What to work on ->
Count the lines in the material below that contain the string "furthest", with uppercase and lowercase treated as different, and give only the number.

*-*-*

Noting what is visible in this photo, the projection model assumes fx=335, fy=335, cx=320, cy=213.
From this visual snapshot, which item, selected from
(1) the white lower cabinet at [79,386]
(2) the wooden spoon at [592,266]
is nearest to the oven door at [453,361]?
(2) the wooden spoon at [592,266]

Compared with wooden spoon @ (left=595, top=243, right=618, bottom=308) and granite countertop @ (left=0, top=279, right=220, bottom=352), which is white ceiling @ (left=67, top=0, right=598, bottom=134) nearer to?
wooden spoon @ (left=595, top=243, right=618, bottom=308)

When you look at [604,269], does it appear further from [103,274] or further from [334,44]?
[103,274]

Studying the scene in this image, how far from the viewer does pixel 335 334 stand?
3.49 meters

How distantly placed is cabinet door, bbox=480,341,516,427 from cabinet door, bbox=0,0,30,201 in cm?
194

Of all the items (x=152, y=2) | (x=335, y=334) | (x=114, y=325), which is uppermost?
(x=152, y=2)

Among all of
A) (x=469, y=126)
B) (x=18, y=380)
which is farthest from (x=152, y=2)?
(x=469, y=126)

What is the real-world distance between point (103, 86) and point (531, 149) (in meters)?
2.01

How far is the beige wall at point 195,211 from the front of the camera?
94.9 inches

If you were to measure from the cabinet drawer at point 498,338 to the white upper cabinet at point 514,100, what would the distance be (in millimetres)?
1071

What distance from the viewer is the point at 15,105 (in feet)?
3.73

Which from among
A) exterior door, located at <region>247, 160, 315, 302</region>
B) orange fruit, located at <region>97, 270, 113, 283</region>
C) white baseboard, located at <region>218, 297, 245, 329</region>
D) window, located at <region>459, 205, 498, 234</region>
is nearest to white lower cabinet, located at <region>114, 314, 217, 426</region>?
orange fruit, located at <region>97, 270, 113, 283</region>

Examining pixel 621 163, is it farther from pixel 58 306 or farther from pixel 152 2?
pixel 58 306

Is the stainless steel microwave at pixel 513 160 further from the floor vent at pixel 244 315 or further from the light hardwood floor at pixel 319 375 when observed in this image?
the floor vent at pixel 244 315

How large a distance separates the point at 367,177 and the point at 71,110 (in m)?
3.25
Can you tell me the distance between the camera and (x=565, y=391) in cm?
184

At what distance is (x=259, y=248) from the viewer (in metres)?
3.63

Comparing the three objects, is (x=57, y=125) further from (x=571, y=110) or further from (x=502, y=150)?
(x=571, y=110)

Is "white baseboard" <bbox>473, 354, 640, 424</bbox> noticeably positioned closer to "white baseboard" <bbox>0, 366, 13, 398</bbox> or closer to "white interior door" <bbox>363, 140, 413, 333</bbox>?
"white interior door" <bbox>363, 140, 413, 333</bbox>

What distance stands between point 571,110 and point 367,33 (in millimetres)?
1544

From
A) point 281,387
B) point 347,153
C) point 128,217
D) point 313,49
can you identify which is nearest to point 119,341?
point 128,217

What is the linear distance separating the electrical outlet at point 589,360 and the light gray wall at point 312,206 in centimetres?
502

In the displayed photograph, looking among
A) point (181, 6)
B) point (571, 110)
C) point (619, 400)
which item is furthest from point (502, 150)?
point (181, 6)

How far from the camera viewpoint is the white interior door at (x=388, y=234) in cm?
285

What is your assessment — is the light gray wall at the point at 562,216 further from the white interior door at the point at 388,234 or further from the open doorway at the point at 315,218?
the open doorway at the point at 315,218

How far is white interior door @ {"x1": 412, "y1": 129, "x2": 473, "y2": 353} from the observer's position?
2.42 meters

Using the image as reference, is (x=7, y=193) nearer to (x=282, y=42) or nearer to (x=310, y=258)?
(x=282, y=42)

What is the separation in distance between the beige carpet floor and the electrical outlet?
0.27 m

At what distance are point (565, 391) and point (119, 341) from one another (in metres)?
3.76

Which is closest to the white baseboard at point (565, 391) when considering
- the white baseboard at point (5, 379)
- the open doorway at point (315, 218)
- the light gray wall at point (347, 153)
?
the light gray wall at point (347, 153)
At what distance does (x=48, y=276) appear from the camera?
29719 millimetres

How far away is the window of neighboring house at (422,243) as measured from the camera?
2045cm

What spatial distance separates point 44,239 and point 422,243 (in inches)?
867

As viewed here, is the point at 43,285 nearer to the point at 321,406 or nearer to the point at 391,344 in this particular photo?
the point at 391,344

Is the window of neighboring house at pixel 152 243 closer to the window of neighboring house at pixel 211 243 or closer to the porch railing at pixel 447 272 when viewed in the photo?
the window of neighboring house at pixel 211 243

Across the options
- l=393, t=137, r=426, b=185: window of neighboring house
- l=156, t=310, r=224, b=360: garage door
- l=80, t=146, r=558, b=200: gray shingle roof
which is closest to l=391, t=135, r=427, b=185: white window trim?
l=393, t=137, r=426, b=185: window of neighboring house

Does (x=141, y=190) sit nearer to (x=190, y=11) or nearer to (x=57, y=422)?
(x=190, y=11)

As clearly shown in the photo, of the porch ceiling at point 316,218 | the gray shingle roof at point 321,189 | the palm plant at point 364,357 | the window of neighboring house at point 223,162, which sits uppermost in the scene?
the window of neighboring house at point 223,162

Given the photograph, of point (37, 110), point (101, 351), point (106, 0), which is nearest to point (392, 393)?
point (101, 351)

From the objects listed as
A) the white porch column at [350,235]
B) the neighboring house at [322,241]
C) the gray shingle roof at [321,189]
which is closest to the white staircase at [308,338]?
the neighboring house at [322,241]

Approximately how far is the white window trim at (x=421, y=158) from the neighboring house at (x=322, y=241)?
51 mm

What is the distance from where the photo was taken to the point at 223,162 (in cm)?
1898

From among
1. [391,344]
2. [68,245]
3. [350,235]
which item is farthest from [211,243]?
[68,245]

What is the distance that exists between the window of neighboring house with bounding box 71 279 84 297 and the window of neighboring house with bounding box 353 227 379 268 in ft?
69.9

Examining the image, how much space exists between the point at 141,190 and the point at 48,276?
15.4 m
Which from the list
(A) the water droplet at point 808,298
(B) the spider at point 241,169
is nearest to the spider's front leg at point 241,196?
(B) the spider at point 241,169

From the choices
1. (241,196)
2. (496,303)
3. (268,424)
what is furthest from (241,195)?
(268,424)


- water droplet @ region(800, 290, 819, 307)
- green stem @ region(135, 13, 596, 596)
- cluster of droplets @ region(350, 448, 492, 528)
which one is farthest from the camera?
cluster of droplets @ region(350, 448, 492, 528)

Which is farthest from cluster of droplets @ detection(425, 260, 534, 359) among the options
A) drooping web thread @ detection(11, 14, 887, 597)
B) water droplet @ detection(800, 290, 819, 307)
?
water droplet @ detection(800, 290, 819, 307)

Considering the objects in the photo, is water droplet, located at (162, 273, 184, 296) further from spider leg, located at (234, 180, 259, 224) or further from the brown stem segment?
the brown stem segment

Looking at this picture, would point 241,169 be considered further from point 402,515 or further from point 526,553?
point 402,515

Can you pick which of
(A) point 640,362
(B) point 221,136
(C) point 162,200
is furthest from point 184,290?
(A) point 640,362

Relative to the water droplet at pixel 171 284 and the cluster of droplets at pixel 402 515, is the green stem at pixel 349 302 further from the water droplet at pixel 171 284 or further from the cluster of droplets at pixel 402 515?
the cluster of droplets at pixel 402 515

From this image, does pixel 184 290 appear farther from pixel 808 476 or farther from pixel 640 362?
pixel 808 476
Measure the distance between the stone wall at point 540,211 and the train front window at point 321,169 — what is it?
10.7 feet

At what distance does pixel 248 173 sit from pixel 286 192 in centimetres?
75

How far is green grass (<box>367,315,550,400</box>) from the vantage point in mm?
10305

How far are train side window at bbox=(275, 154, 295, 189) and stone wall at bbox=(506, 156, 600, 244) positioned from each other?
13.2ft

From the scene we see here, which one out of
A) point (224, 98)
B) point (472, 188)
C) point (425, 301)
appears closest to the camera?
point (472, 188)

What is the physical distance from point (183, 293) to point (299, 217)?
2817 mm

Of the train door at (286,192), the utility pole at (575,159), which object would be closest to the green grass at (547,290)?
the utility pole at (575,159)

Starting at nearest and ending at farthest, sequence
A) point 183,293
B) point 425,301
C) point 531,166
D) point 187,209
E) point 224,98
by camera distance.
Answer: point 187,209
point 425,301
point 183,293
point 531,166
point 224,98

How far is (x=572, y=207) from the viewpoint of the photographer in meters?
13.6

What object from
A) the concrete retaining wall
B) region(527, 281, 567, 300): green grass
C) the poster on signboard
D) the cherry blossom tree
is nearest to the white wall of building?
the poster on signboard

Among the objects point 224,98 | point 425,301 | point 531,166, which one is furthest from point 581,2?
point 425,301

*-*-*

Answer in full ->
4